Initial commit

julianweise · julianweise · commit 89817fff86f9 · 2019-04-29T12:32:46.000+02:00
diff --git a/.gitignore b/.gitignore
@@ -0,0 +1,70 @@
+# Covers JetBrains IDEs: IntelliJ, RubyMine, PhpStorm, AppCode, PyCharm, CLion, Android Studio and WebStorm
+# Reference: https://intellij-support.jetbrains.com/hc/en-us/articles/206544839
+
+# User-specific stuff
+.idea/**/workspace.xml
+.idea/**/tasks.xml
+.idea/**/usage.statistics.xml
+.idea/**/dictionaries
+.idea/**/shelf
+
+# Generated files
+.idea/**/contentModel.xml
+
+# Sensitive or high-churn files
+.idea/**/dataSources/
+.idea/**/dataSources.ids
+.idea/**/dataSources.local.xml
+.idea/**/sqlDataSources.xml
+.idea/**/dynamic.xml
+.idea/**/uiDesigner.xml
+.idea/**/dbnavigator.xml
+
+# Gradle
+.idea/**/gradle.xml
+.idea/**/libraries
+
+# Gradle and Maven with auto-import
+# When using Gradle or Maven with auto-import, you should exclude module files,
+# since they will be recreated, and may cause churn.  Uncomment if using
+# auto-import.
+# .idea/modules.xml
+# .idea/*.iml
+# .idea/modules
+
+# CMake
+cmake-build-*/
+
+# Mongo Explorer plugin
+.idea/**/mongoSettings.xml
+
+# File-based project format
+*.iws
+
+# IntelliJ
+out/
+
+# mpeltonen/sbt-idea plugin
+.idea_modules/
+
+# JIRA plugin
+atlassian-ide-plugin.xml
+
+# Cursive Clojure plugin
+.idea/replstate.xml
+
+# Crashlytics plugin (for Android Studio and IntelliJ)

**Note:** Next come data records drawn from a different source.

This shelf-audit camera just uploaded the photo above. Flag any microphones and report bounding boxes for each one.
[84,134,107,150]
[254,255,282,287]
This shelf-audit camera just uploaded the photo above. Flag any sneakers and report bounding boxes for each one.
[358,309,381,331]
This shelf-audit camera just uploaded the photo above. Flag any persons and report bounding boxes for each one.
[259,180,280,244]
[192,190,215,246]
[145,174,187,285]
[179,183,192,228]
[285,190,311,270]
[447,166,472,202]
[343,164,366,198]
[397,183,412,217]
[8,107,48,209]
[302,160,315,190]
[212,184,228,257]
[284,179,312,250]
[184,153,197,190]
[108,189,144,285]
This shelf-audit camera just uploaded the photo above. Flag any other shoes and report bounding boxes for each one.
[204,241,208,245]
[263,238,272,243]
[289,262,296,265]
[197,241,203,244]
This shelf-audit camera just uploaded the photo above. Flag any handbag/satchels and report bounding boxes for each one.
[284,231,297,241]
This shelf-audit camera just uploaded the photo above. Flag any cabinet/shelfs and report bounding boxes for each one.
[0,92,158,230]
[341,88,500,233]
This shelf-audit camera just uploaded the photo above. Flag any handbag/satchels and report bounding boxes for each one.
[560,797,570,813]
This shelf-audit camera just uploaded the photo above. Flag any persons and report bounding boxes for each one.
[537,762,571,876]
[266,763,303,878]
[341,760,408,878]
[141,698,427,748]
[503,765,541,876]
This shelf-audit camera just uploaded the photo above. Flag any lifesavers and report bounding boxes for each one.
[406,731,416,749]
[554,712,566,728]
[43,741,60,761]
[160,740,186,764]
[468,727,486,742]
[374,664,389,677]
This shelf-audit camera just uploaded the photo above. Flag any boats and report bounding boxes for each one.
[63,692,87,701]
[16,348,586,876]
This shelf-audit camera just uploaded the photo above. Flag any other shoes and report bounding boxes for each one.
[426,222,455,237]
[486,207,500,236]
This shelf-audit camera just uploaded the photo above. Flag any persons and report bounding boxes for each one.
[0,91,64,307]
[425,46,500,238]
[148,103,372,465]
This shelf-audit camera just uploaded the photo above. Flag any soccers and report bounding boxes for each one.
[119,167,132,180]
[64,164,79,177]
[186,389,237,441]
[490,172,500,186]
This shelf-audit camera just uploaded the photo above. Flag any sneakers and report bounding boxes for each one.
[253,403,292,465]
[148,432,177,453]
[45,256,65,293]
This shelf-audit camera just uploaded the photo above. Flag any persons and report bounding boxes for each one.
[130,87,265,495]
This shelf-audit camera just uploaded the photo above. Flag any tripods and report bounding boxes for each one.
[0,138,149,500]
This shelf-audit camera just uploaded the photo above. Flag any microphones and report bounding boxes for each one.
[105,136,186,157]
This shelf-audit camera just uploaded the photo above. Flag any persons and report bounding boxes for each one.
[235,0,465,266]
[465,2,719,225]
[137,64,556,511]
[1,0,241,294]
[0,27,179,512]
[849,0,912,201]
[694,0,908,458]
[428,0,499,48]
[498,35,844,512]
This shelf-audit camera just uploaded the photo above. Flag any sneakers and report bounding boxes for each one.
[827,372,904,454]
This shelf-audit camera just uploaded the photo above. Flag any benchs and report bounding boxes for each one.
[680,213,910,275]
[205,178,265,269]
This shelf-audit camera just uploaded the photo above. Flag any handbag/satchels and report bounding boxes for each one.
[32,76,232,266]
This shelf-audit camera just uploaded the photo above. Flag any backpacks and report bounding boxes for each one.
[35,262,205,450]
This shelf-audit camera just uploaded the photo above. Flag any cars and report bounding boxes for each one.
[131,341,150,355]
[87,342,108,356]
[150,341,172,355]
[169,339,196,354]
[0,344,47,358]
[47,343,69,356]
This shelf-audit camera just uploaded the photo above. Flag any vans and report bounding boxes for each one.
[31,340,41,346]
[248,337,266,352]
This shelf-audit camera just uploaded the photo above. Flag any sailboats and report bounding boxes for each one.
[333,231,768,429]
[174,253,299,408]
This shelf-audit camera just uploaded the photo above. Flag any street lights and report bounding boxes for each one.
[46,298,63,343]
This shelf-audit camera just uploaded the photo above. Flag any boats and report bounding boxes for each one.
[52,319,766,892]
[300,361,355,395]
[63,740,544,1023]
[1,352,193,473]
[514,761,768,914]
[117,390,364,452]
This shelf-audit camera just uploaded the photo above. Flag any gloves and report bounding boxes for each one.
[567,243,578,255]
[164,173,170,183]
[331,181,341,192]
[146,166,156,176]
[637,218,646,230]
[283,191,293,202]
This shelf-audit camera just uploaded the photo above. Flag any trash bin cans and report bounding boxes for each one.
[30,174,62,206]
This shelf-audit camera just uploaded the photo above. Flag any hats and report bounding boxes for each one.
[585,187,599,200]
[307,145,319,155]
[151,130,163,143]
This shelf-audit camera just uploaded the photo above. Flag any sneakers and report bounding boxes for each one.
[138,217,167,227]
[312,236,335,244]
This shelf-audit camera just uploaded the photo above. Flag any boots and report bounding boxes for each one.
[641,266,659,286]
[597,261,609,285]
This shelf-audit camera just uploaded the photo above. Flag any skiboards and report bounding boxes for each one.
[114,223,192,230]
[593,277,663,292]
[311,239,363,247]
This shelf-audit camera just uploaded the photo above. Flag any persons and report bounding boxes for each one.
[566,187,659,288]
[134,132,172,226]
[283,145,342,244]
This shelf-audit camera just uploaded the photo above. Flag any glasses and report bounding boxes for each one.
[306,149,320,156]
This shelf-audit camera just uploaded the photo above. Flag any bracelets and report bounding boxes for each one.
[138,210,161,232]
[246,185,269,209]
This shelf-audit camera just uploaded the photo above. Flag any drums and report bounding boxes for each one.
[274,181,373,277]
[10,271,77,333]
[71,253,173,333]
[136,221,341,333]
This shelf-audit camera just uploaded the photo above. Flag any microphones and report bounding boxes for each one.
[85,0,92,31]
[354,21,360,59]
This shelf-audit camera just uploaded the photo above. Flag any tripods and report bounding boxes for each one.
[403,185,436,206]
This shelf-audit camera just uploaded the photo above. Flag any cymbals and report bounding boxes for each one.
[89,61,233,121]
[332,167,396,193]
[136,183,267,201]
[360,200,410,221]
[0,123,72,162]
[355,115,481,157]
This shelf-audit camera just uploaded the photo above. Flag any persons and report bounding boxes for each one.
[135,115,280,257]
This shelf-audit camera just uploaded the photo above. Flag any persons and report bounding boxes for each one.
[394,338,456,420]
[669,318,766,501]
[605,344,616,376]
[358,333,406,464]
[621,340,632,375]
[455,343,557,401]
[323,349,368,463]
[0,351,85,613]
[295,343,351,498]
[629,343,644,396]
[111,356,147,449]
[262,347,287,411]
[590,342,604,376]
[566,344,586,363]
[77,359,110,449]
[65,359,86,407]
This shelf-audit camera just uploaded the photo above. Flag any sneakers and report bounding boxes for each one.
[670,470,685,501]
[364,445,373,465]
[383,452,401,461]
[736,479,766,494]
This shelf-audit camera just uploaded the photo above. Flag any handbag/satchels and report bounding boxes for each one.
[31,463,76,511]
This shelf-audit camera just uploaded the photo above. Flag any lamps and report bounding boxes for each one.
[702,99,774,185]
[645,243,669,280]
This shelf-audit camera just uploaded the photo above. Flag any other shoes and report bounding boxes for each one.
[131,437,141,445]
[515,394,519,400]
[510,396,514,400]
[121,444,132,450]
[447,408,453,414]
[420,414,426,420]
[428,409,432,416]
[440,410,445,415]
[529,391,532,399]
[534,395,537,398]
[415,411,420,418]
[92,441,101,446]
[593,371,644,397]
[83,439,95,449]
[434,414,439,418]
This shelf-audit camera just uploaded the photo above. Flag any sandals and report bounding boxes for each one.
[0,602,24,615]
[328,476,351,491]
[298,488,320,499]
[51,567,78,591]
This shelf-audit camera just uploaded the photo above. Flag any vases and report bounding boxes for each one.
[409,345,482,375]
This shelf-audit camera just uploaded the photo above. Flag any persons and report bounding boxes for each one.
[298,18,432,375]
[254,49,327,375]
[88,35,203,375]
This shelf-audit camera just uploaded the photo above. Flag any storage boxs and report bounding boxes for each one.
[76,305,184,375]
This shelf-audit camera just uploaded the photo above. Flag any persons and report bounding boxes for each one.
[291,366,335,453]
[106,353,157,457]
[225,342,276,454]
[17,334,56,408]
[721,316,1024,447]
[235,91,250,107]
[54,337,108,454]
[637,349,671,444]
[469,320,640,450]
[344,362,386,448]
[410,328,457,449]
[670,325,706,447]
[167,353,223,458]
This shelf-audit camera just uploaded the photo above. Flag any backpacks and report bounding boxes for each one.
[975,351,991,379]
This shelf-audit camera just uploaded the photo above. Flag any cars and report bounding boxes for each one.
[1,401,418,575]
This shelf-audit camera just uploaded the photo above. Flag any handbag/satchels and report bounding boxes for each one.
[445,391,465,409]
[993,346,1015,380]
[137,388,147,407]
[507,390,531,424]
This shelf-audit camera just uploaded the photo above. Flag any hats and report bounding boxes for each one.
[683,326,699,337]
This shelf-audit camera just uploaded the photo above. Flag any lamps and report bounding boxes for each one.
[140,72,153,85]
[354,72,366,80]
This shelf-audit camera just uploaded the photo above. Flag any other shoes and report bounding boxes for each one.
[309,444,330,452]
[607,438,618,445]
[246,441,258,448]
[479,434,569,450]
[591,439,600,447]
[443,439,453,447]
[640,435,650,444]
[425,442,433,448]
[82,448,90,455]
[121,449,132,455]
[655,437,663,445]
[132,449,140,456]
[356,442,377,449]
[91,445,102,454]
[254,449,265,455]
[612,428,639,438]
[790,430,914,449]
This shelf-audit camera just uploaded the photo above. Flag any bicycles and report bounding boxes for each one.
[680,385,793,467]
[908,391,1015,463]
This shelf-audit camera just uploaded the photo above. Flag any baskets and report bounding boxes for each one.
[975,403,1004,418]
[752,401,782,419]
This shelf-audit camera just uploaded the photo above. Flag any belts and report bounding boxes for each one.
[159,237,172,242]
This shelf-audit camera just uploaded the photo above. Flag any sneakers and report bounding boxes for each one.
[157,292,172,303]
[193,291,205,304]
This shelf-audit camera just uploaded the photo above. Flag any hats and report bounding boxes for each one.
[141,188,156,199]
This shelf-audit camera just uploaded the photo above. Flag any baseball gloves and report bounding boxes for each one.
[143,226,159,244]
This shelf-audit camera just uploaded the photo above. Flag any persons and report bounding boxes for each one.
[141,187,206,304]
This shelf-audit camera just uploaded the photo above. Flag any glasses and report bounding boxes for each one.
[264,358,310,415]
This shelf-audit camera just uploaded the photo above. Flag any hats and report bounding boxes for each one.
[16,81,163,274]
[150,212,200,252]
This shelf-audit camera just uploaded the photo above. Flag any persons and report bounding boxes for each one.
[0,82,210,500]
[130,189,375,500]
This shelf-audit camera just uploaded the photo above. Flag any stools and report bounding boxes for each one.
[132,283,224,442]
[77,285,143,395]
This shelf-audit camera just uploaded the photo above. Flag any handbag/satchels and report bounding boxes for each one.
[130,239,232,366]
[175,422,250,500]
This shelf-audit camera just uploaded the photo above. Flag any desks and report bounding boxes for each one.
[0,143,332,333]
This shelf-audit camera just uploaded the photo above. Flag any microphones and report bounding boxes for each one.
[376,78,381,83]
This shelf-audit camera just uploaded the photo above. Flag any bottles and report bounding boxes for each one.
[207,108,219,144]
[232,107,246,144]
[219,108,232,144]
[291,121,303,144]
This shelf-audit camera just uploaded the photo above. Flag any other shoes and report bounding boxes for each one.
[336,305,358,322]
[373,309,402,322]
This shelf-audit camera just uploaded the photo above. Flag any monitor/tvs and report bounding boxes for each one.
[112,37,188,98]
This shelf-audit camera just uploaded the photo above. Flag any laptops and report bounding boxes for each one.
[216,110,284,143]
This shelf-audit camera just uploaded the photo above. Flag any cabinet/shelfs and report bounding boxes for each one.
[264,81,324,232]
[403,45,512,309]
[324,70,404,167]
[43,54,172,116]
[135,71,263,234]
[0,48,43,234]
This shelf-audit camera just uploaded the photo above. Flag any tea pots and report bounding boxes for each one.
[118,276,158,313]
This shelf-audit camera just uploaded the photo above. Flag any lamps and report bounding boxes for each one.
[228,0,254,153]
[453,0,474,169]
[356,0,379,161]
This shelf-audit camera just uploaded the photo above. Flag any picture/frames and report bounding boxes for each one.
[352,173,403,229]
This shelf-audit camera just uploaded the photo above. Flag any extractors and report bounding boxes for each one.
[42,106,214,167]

+com_crashlytics_export_strings.xml
+crashlytics.properties
+crashlytics-build.properties
+fabric.properties
+
+# Editor-based Rest Client
+.idea/httpRequests
+
+# Android studio 3.1+ serialized cache file
+.idea/caches/build_file_checksums.ser
+
+__pycache__
+venv/
+.idea/
diff --git a/cluster.py b/cluster.py
@@ -0,0 +1,62 @@
+import queue
+from pathlib import Path
+from resources import constant
+
+
+class Entity:
+
+    def __init__(self, name):
+        self.name = name
+        self.wikipedia_page_id = name.split("_")[-1]
+        self.wikidata_id = None
+
+
+class Cluster:
+
+    def __init__(self):
+        self.name = ""
+        self.id = 0
+        self.entities = []
+
+    @staticmethod
+    def create_clusters(cluster_file):
+        input_file = Path(cluster_file)
+        cluster_id = 0
+        cluster_queue = queue.Queue()
+        last_cluster = None
+        with input_file.open() as file:
+            for line in file:
+                if line.startswith(constant.CLUSTER_HEADLINE):
+                    last_cluster = Cluster._create_cluster(cluster_id, line)
+                    cluster_queue.put(last_cluster)
+                    cluster_id += 1
+                    continue
+                last_cluster.entities.append(Entity(line))
+
+        return cluster_queue
+
+    @staticmethod
+    def _create_cluster(cluster_id, line):
+        cluster = Cluster()
+        cluster.id = cluster_id
+        cluster.name = line.split(" ")[-1]
+        return cluster
+
+    def fetch_wikidata_ids(self, mysql_connection):
+        db_cursor = mysql_connection.cursor()
+        entity_ids_list = ",".join([str(x.wikipedia_page_id) for x in self.entities])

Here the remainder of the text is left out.